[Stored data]
········
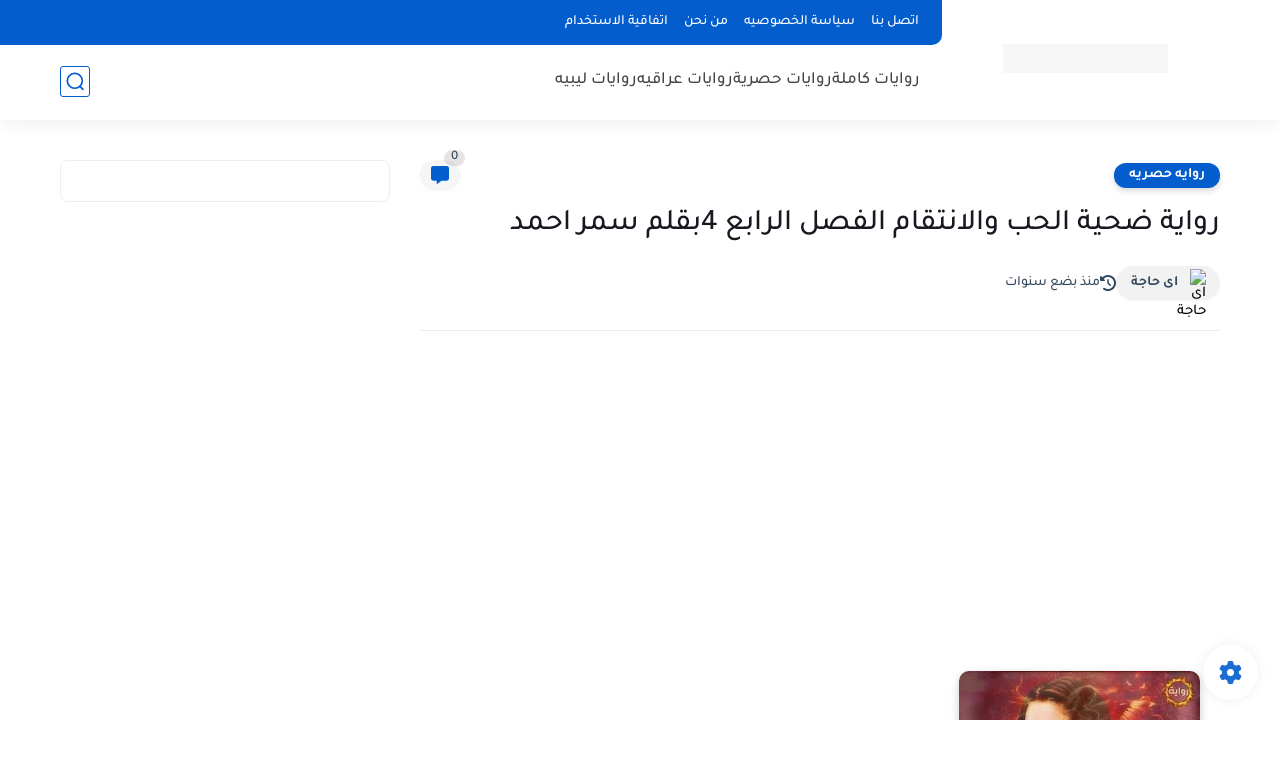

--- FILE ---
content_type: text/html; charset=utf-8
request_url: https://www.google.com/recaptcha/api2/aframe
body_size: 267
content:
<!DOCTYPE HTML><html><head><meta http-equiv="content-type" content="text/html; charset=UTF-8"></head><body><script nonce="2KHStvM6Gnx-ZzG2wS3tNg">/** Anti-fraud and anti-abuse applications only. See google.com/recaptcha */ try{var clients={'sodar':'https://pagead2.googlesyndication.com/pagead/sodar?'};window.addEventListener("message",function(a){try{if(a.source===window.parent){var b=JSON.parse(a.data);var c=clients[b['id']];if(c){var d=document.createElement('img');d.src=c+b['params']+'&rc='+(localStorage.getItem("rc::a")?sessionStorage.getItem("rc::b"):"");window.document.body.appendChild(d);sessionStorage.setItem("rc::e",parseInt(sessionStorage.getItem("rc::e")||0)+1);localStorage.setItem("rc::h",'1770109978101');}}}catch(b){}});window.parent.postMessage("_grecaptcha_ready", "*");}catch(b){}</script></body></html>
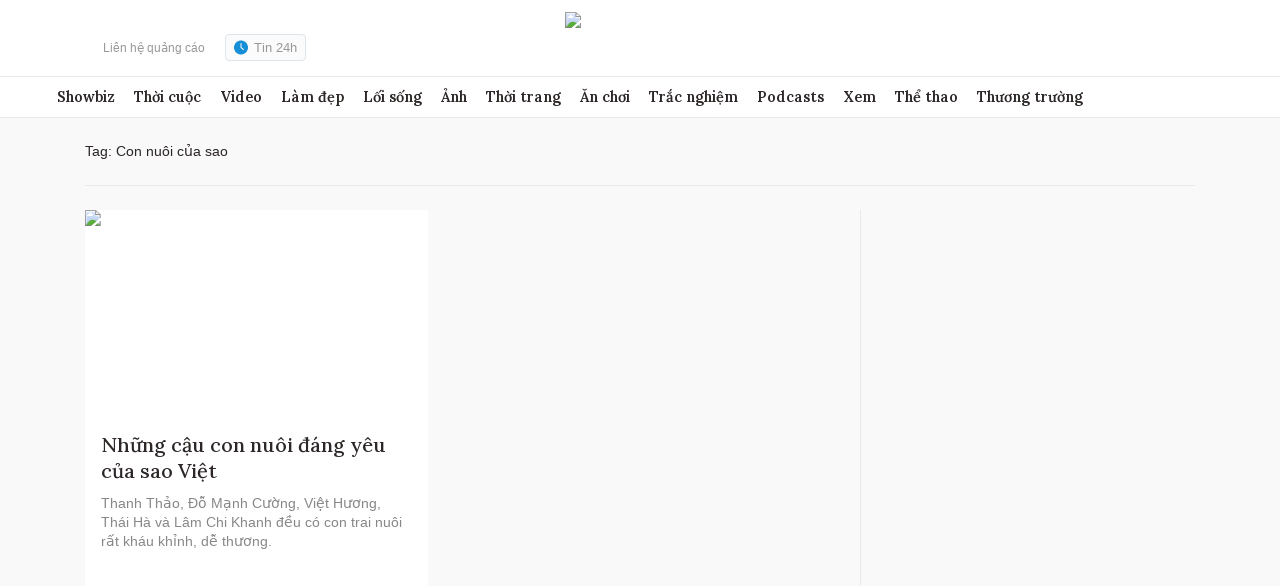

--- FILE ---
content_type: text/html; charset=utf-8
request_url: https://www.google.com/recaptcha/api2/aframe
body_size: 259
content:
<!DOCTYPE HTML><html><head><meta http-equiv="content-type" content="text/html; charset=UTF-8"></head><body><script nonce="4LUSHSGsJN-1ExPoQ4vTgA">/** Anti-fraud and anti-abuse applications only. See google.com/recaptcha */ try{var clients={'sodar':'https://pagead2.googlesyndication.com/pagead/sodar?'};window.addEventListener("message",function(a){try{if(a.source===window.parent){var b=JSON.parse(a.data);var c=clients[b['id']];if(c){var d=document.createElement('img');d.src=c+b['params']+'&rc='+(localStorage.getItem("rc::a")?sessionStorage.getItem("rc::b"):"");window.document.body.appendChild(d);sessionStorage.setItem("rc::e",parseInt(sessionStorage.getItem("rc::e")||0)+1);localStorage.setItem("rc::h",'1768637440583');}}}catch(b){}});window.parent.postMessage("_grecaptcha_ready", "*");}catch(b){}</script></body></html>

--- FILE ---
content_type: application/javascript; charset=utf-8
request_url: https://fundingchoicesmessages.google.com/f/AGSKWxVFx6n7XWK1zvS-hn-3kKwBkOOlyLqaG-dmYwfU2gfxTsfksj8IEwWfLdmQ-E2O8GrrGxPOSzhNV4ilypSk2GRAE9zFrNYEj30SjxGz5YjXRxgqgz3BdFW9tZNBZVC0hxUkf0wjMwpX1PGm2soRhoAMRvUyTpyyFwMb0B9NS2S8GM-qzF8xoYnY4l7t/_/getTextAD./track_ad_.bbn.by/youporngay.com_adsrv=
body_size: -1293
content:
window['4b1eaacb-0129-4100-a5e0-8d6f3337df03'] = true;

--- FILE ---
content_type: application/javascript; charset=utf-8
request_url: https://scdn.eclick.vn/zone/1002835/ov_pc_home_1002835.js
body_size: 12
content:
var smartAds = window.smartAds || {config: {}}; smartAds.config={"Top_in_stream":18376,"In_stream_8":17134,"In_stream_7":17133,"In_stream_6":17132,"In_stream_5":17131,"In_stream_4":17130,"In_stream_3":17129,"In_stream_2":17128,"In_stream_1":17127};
········
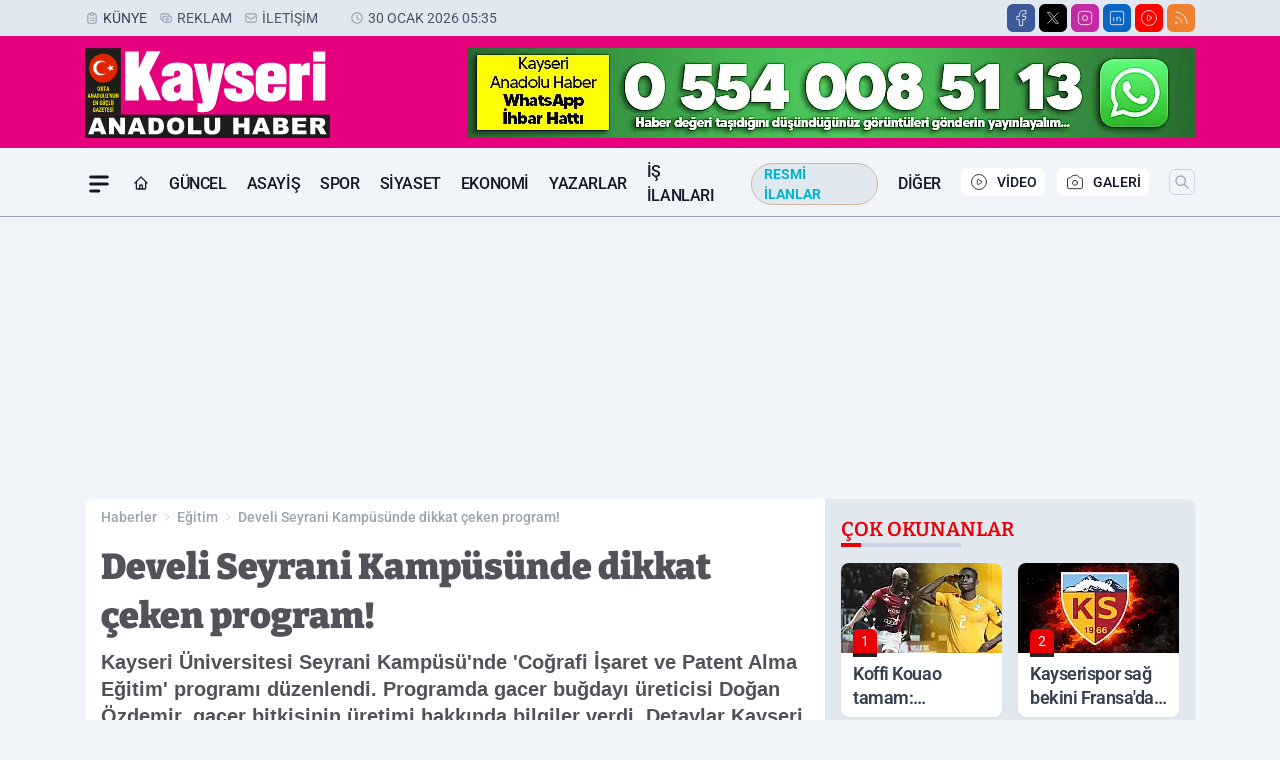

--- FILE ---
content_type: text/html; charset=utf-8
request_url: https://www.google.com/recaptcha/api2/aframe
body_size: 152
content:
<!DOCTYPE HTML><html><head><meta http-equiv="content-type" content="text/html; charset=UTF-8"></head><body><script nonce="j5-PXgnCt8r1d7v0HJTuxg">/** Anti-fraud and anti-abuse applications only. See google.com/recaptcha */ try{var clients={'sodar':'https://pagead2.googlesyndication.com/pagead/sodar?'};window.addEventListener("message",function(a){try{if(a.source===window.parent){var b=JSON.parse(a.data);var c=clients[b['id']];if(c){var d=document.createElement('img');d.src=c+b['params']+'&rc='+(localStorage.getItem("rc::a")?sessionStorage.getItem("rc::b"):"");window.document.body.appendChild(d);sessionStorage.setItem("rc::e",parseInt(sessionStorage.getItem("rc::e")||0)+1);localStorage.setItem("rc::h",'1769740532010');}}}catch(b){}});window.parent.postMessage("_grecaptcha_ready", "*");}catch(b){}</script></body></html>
········
• **EXERCISE**:
Using the entries above, repeat only the lines from the one containing "body_size: 259" through the one containing "var smartAds = window.smartAds", end lines included.

• **ANSWER FOR THIS EXERCISE**:
body_size: 259
content:
<!DOCTYPE HTML><html><head><meta http-equiv="content-type" content="text/html; charset=UTF-8"></head><body><script nonce="4LUSHSGsJN-1ExPoQ4vTgA">/** Anti-fraud and anti-abuse applications only. See google.com/recaptcha */ try{var clients={'sodar':'https://pagead2.googlesyndication.com/pagead/sodar?'};window.addEventListener("message",function(a){try{if(a.source===window.parent){var b=JSON.parse(a.data);var c=clients[b['id']];if(c){var d=document.createElement('img');d.src=c+b['params']+'&rc='+(localStorage.getItem("rc::a")?sessionStorage.getItem("rc::b"):"");window.document.body.appendChild(d);sessionStorage.setItem("rc::e",parseInt(sessionStorage.getItem("rc::e")||0)+1);localStorage.setItem("rc::h",'1768637440583');}}}catch(b){}});window.parent.postMessage("_grecaptcha_ready", "*");}catch(b){}</script></body></html>

--- FILE ---
content_type: application/javascript; charset=utf-8
request_url: https://fundingchoicesmessages.google.com/f/AGSKWxVFx6n7XWK1zvS-hn-3kKwBkOOlyLqaG-dmYwfU2gfxTsfksj8IEwWfLdmQ-E2O8GrrGxPOSzhNV4ilypSk2GRAE9zFrNYEj30SjxGz5YjXRxgqgz3BdFW9tZNBZVC0hxUkf0wjMwpX1PGm2soRhoAMRvUyTpyyFwMb0B9NS2S8GM-qzF8xoYnY4l7t/_/getTextAD./track_ad_.bbn.by/youporngay.com_adsrv=
body_size: -1293
content:
window['4b1eaacb-0129-4100-a5e0-8d6f3337df03'] = true;

--- FILE ---
content_type: application/javascript; charset=utf-8
request_url: https://scdn.eclick.vn/zone/1002835/ov_pc_home_1002835.js
body_size: 12
content:
var smartAds = window.smartAds || {config: {}}; smartAds.config={"Top_in_stream":18376,"In_stream_8":17134,"In_stream_7":17133,"In_stream_6":17132,"In_stream_5":17131,"In_stream_4":17130,"In_stream_3":17129,"In_stream_2":17128,"In_stream_1":17127};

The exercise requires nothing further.